The motor glider’s wing root and composite spars were tapered to fit into corresponding carry-through boxes that connected in the aft fuselage. The left- and right-wing spar carry-throughs connected to the root rib of the opposite wing. The 70-pound wing panels were anchored by the carry-through with a single cam-actuated spar pin that cinched the wing assembly together. Aileron and divebrake controls mated automatically when the wings were installed.

Photographic evidence revealed that the right wing’s inboard spar was fracture separated. The left- and right-wing carry-through spar beams remained attached within the carry-through box and connected by the spar pin (see figure 1).

Figure 1. Accident site image of right-wing spar fracture separation.

Postaccident examination of the right-wing spar separation revealed that the fracture occurred in the spar at the outboard side of the reinforced area of the closeout rib, as seen in figures 2 and 3. The spar caps were constructed of a fiber-reinforced composite material separated by a web constructed of wood laminate.

Figure 2. Inboard end of the right wing with separated carry-through beam.

Figure 3. Inboard side of the right-wing spar fracture at the outboard end of the carry-through beam.

A materials lab examination revealed a cream-colored filler between the skin layers, and the fracture path varied between interfaces at either side of the filler. No evidence of preexisting or progressive fracture, such as arrest lines or rubbing damage from mating surfaces, was observed. (See figure 4.)

Figure 4. Sectioned right wing lower skin (upper image) and upper skin (lower image) after the upper skin was separated from the spar. The lower skin shows mating fracture surfaces at the inboard end of the leading-edge bond line.

Mating sides of the fracture through the right-wing spar upper cap are shown in figures 5 and 6. Fiber reinforcement layers were visible at the forward side of the upper spar cap, and the longitudinal reinforcement layers appeared to deviate from the spanwise direction outboard of the fracture surface. Dashed lines in figure 5 trace several of the reinforcement layers visible on the forward face of the upper cap showing observed variations in fiber alignment.

Figure 5. Mating sides of the right-wing spar upper cap fracture after the outboard side was separated from the upper skin. Dashed lines indicate the orientation of reinforcement layers visible on the surface.

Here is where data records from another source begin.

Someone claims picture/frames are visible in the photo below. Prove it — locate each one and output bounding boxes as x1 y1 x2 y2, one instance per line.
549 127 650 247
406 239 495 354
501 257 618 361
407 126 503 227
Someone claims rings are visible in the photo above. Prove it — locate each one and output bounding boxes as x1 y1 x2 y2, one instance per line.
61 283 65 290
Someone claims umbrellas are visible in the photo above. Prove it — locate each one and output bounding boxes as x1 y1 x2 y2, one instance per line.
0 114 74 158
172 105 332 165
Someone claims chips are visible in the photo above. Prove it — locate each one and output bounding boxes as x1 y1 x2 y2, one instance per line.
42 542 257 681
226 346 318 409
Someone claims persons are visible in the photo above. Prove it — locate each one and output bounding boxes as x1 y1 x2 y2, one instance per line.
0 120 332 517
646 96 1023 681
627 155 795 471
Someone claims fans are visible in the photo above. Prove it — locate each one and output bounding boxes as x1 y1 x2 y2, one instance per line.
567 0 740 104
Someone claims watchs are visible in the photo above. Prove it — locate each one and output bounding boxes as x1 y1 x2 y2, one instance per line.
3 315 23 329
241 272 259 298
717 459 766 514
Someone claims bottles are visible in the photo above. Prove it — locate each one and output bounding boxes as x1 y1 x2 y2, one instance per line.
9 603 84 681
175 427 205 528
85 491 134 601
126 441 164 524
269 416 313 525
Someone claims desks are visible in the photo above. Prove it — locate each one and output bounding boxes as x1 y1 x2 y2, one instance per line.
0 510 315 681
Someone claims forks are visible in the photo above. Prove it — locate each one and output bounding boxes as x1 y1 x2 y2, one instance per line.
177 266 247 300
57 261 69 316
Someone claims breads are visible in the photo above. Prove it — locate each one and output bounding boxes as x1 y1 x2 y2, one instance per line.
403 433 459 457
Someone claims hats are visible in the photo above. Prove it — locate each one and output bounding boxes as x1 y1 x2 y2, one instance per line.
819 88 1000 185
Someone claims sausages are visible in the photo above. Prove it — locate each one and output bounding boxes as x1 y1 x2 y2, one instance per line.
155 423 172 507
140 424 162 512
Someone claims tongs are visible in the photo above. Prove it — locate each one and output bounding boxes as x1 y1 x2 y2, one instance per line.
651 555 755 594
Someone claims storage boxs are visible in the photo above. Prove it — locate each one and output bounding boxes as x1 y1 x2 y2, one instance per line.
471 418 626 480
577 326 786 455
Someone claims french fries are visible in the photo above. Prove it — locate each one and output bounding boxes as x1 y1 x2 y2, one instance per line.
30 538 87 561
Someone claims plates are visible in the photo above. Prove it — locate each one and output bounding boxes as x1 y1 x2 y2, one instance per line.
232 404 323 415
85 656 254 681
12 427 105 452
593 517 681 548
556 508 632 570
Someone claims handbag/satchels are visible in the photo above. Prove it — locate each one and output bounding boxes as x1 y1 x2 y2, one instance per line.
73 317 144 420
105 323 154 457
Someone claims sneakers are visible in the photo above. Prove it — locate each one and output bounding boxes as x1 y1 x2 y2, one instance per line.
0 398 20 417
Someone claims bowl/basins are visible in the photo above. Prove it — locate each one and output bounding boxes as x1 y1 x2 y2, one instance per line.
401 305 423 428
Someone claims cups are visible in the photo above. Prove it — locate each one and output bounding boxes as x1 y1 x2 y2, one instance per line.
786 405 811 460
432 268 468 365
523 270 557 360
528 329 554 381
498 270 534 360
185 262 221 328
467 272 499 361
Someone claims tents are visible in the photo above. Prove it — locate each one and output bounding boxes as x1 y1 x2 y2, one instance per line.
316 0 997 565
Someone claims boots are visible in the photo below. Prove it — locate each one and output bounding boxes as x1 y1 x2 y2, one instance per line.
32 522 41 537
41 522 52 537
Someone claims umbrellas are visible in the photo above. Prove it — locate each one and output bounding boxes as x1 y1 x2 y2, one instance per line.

As viewed on the outboard side (figure 6), the fracture surface mostly had a rough fibrous appearance consistent with tensile overstress fracture. A small portion of the surface at the upper side of the fracture had a whiter flattened appearance consistent with compression failure. At the lower quarter of the fracture, the exposed longitudinal fibers were angled downward relative to the spanwise direction.

Figure 6. Inboard side (upper image) and outboard side (lower image) of the right-wing spar upper cap fracture.

Mating sides of the right-wing spar fracture through the lower cap are shown in figure 7. The fracture surfaces had a rough fibrous appearance consistent with tensile overstress fracture. A relatively large pocket of fractured resin was observed at the lower aft side of the fracture, and that portion of the fracture was the furthest outboard. A wrinkle was observed in the fibers at the lower surface forward of the resin pocket. Additionally, brackets in figure 7 indicate fibers in the upper half of the fracture that were angled significantly downward relative to the spanwise direction.

Figure 7. Inboard side (upper image) and oblique view of the outboard side (lower image) of the right-wing main spar lower cap fracture.